Tips for Avoiding Mental Ill-Health Inflation


With the right approach, you can prevent a mental ill-health inflation in your business. Here are three tips to help; Thinking, Talking, and Timing.

The uncertainty created by the cost of living and energy bills rapidly rising, perpetual media talk of economic inflation/recession, plus grief at the sad loss of our Queen, are likely to cause more stress and anxiety. This can lead to what can be called a mental ill-health inflation. All this will impact on your team and will require greater leadership and management skills. Many businesses are already short staffed and cannot afford people taking more time off work.

Early intervention can create a positive culture to build resilience and stress management skills. Talking about mental health and early recognition of people struggling can reduce the chance of absenteeism and longer-term illness.

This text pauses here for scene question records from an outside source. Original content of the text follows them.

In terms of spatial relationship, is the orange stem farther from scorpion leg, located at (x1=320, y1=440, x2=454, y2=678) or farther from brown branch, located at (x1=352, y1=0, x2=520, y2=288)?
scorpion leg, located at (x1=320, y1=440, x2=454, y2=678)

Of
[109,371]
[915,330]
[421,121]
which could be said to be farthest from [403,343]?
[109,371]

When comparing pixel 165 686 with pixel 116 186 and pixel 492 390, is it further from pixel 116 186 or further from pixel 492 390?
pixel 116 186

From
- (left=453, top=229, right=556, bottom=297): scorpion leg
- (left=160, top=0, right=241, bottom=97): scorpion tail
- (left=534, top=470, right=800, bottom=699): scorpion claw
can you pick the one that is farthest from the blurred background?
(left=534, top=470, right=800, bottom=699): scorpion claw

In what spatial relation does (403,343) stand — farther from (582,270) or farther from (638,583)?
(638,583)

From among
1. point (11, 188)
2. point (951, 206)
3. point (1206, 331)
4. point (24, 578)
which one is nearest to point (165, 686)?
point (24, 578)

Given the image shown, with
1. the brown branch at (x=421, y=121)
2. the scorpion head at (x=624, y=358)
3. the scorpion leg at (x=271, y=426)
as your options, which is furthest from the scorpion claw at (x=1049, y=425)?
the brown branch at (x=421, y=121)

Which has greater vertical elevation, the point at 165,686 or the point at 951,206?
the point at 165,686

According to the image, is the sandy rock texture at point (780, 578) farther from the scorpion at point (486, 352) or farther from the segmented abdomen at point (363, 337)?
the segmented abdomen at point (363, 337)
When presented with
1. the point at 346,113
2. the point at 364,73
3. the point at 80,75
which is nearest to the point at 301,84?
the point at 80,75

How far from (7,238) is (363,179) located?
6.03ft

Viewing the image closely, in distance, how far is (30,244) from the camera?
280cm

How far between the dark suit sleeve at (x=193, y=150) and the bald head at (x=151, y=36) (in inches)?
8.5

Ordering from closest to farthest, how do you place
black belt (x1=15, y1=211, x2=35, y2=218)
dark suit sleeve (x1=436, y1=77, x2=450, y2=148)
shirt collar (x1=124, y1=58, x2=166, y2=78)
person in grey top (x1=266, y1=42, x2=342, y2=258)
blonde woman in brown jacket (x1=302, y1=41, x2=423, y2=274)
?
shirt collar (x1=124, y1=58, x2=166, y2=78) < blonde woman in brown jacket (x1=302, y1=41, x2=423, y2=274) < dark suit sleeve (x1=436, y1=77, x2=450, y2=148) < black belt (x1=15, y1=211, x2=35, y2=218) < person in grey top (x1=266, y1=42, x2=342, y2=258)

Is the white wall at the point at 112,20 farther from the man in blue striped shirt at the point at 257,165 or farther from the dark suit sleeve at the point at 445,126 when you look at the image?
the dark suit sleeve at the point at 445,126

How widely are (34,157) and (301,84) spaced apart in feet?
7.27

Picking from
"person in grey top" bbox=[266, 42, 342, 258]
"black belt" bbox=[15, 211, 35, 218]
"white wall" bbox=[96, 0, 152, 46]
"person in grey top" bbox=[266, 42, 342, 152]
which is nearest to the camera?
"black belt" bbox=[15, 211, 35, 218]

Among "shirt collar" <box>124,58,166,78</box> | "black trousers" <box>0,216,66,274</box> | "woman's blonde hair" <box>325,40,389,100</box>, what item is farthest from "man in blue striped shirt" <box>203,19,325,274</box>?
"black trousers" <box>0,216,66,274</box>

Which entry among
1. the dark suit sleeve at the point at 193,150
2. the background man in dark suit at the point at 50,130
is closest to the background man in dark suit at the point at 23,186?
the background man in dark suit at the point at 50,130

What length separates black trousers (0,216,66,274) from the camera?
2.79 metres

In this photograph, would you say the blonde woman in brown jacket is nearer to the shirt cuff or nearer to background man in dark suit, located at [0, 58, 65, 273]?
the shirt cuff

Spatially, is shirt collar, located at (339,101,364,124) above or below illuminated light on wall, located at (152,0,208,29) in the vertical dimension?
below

According to the CIPD, more than eight in ten organisations increased their focus on mental health during the pandemic, but less than half believed their organisation was effective at identifying and managing mental health risks. The updated guide Supporting Mental Health at Work, developed jointly with Mind, provides practical advice to help you support those coping with mental health issues.


Our thinking impacts on our feelings, so we need to think about what our thoughts are doing to us. I was speaking to someone the other day who told me that they were born a terrible worrier and there was nothing they could do about it. Really?

“A change of thought is the only thing that can ever work to change behaviour.” 

Jack Pransky

It is natural to feel worried in these very difficult and unpredictable times. Some may feel a very threat to their survival.  Our brains evolved to predict danger and threats, which has helped humans survive for millions of years through the worst times. Unfortunately, the natural response mechanism has not evolved fast enough to cope with the modern pressures of life and the type of threats we now face. It is when we over worry and overthink situations that problems arise. An anxiety disorder is when this is more severe, is long-lasting and interferes with the person’s work or relationships.

Self-care is critical in these difficult times and is self-preservation, not self-indulgence. You are less able to help others if you are not in a fit state yourself. It is important to be more aware of how you are and the impact your thoughts are having. We often try to carry on – the ‘stiff upper lip’. It is time to listen to what your mind and body are telling you, then you can do something about it.

Resilience is like a battery which requires the energy to bounce back and recharge. Recharging becomes more difficult if the battery runs down too far. Your brain needs the time to refresh, recharge and restore. You may like to assess how you are managing the four dimensions of mental resilience in terms of:

  • Physical well-being.
  • Emotional intelligence.
  • Self-beliefs/mental attitude
  • Spiritual satisfaction.

Are there any improvements you can make in these aspects of your life?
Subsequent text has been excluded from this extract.